• _Entries provided_:
****************

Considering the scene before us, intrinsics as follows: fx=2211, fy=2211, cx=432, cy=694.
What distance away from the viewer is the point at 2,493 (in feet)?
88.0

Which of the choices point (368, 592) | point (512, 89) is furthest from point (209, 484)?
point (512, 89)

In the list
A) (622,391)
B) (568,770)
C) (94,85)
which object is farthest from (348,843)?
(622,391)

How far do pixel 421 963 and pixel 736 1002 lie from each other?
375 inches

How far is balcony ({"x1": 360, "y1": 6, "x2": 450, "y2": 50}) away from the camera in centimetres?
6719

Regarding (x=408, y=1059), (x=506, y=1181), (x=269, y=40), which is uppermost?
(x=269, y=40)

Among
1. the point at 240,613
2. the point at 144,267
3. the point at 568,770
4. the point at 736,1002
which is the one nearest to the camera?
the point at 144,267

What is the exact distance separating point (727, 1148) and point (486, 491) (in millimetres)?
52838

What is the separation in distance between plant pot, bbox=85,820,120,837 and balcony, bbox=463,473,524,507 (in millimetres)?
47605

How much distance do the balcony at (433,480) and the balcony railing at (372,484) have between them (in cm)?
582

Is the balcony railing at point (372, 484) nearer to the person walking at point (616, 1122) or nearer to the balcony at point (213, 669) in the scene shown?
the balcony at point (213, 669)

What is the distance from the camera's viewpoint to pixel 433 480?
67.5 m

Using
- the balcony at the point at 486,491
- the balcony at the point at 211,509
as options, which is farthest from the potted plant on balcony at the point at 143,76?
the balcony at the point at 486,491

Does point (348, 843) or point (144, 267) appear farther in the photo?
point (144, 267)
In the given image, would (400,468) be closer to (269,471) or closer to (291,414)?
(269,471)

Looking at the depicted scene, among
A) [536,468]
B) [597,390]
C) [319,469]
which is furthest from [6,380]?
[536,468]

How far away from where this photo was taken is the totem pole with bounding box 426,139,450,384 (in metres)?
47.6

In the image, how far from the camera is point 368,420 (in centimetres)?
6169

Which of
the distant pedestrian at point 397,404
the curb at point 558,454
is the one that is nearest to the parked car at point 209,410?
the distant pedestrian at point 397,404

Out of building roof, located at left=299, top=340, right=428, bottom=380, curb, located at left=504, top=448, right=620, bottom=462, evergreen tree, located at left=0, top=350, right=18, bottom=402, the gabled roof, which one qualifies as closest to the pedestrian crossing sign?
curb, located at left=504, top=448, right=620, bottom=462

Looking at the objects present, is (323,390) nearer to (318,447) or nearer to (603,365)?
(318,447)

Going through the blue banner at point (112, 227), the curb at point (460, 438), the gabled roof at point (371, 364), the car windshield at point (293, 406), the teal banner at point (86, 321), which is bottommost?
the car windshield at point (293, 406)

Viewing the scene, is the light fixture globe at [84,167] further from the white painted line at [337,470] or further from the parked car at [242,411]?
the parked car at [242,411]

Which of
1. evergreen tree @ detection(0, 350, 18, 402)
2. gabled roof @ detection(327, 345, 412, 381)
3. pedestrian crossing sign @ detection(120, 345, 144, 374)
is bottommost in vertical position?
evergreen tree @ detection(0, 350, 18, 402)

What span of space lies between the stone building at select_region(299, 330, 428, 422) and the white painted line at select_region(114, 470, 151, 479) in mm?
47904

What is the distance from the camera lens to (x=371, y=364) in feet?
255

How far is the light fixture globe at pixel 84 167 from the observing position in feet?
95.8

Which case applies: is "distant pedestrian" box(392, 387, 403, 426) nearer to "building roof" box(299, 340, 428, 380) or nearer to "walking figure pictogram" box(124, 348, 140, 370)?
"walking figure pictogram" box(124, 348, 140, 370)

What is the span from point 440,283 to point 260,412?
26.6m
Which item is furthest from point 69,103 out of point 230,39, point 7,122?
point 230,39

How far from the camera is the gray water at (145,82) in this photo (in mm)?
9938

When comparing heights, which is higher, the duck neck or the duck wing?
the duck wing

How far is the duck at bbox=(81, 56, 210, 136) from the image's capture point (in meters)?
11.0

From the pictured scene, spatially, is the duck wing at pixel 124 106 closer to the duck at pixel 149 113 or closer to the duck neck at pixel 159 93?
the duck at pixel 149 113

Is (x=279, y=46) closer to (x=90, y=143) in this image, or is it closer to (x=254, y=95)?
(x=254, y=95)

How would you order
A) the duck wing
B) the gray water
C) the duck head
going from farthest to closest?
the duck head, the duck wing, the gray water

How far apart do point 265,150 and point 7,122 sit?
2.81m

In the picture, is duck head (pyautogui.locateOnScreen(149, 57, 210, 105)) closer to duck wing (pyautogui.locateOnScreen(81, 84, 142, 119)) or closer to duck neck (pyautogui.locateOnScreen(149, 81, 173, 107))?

****************

• _Task directions_: Report how many lines of the records above contain the string "image", matching uppercase and lowercase exactly. Give only the number.

• _Result_: 4